I want to compare column values from two different data frames, if both values match, insert a new Column in the data frame and add a value in the new column.
DF One:
col name col item
0 jo abc
1 bo efg
2 mo xyz
DF Two:
col name col item col code
0 jo abc , xyz 123
1 bo efg , xyz , zyx 456
2 mo abc, xyz 789
I'm trying to compare the col_name and col_item values in DF One to the values in DF Two. If the name and item from DF One match values from DF Two, pull the corresponding col code value from DF Two into DF One. Each code number is set to a name and item. The results should look like this
DF One: End Result
col_name col_item new_col
0 jo abc 123
1 bo efg 789
2 mo xyz 456
Here is the code I've been trying. My logic is if name and item from DF Two match name and item from DF One, pull col code value from DF Two into DF One
if df_two[' col name '] == df_one['col name '] & df_two [' col item '] == df_one[' col item ']:
df_one['new col'] = df_two['col code']
df_one.head(5).to_dict
{'Date': {0: '8/24/2021',
1: '8/17/2021',
2: '8/19/2021',
3: '8/19/2021',
4: '8/19/2021'},
'ID Number': {0: 123213,
1: 4564564',
2: '789789',
3: '735764',
4: '1010101'},
'col name': {0: 'mo',
1: 'bo',
2: 'jo,LLP',
3: 'do, LLP',
4: 'to, LLP'},
'Amount': {0: 900.0, 1: 105.0, 2: 1.02, 3: 132.0, 4: 8.0},
'Tax': {0: 0.0, 1: 0.0, 2: 0.0, 3: 0.0, 4: 0.0},
'col item': {0: ' abc - bc - zxy ',
1: ' cba - abc – zx ',
2: ' hij ',
3: ' lmn - op – xyz',
4: ' lmn - ac – mno'},
'BBNumber': {0: '30', 1: '30', 2: '30', 3: '30', 4: '30'}}
df_two.head(5).to_dict
{'Unnamed: 0': {0: 0, 1: 1, 2: 2, 3: 3, 4: 4},
'col name': {0: 'mo',
1: 'bo',
2: 'jo,LLP',
3: 'do, LLP',
4: 'to, LLP'},
'col code': {0: 123, 1: 456, 2: 789, 3: 987, 4: 654},
'col item': {0: ' abc - bc - zxy, lmn - ac – mno, cba’,
1: cba - abc – zx, lmn - op - xyz',
2: 'hij , qrx',
3: ' lmn - op – xyz, abc’,
4: 'lmn - ac – mno’}}
CodePudding user response:
You can try to split the string in col_item in df_two by str.split() into lists, then use .explode() to create rows with each item in the list in one row. Then, we .merge() with df_one on the 2 columns. Finally, rename the column col_code to new_col by .rename(), as follows:
df2a = df_two.assign(col_item=df_two['col_item'].str.split(r'\s*,\s*')).explode('col_item')

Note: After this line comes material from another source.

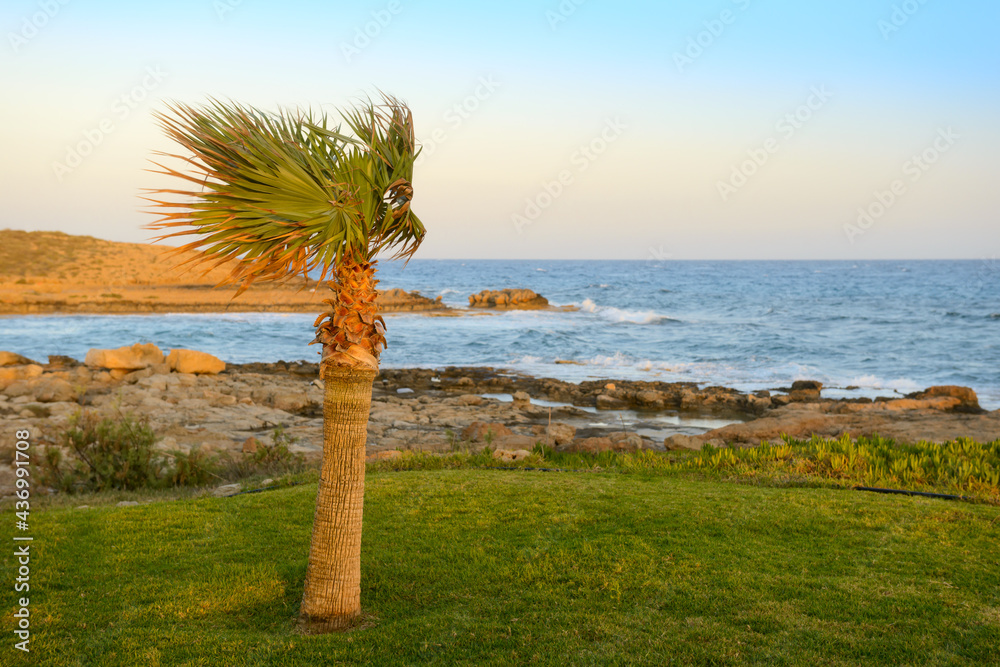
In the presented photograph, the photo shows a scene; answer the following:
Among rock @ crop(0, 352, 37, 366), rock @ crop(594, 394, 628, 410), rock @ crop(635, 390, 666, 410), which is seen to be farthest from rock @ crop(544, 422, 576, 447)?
rock @ crop(0, 352, 37, 366)

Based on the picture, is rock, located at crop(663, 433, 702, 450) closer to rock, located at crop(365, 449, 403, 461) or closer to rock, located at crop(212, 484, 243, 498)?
rock, located at crop(365, 449, 403, 461)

(df_one.merge(df2a, on=['col_name', 'col_item'])
.rename({'col_code': 'new_col'}, axis=1)
)
Result:
col_name col_item new_col
0 jo abc 123
1 bo efg 789
2 mo xyz 456
Edit
Here is a version without using .assign():
df2a = df_two.copy()
df2a['col_item'] = df2a['col_item'].str.split(r'\s*,\s*')
df2a = df2a.explode('col_item')
(df_one.merge(df2a, on=['col_name', 'col_item'])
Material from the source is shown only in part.